Transcribe every line below, keeping each character unchanged.

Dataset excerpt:
%%

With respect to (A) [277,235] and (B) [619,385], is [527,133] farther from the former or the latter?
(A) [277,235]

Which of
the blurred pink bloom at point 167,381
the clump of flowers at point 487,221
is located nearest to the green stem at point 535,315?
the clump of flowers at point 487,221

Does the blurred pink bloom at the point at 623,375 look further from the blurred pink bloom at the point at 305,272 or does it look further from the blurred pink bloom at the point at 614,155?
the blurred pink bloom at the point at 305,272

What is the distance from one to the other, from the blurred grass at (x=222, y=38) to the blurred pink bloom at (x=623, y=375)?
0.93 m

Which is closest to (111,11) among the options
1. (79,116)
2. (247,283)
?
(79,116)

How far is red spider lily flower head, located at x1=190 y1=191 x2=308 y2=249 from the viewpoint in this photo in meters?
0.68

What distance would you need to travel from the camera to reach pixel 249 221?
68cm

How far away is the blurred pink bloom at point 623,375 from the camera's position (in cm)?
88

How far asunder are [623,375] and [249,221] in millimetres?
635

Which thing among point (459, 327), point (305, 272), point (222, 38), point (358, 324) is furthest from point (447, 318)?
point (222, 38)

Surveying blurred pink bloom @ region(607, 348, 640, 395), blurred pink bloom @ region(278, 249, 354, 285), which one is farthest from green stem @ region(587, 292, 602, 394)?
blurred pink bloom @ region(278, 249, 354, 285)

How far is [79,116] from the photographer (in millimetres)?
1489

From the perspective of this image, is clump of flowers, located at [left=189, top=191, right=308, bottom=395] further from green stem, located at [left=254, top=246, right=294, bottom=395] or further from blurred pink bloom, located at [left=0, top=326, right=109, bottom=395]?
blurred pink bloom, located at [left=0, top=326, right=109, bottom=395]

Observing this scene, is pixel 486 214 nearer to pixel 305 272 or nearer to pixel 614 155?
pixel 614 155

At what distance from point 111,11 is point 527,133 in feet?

%%

- **Answer to the task**:
With respect to (A) [277,235] and (B) [619,385], is [527,133] farther from the former or the latter?
(A) [277,235]

Which of
the blurred pink bloom at point 167,381
the clump of flowers at point 487,221
is located nearest to the green stem at point 535,315?
the clump of flowers at point 487,221

Does the blurred pink bloom at the point at 623,375 look further from the blurred pink bloom at the point at 305,272 or does it look further from the blurred pink bloom at the point at 614,155?
the blurred pink bloom at the point at 305,272

What is the distance from one to the other, from the blurred grass at (x=222, y=38) to the blurred pink bloom at (x=623, y=375)?
0.93 m

Which is closest to (111,11) among the options
1. (79,116)
2. (247,283)
?
(79,116)

How far is red spider lily flower head, located at x1=190 y1=191 x2=308 y2=249 from the viewpoint in this photo in meters?
0.68

What distance would you need to travel from the camera to reach pixel 249 221?
68cm

How far away is the blurred pink bloom at point 623,375 from the camera's position (in cm)?
88

How far asunder are [623,375] and [249,221] in millimetres?
635

Which thing among point (459, 327), point (305, 272), point (222, 38), point (358, 324) is furthest from point (447, 318)?
point (222, 38)

Surveying blurred pink bloom @ region(607, 348, 640, 395), blurred pink bloom @ region(278, 249, 354, 285), which one is farthest from green stem @ region(587, 292, 602, 394)?
blurred pink bloom @ region(278, 249, 354, 285)

How far is [79,116] from the photographer (in millimetres)?
1489

From the perspective of this image, is clump of flowers, located at [left=189, top=191, right=308, bottom=395] further from green stem, located at [left=254, top=246, right=294, bottom=395] or further from blurred pink bloom, located at [left=0, top=326, right=109, bottom=395]?
blurred pink bloom, located at [left=0, top=326, right=109, bottom=395]

Observing this scene, is pixel 486 214 nearer to pixel 305 272 or nearer to pixel 614 155?
pixel 614 155

At what distance from point 111,11 is point 527,133 in feet?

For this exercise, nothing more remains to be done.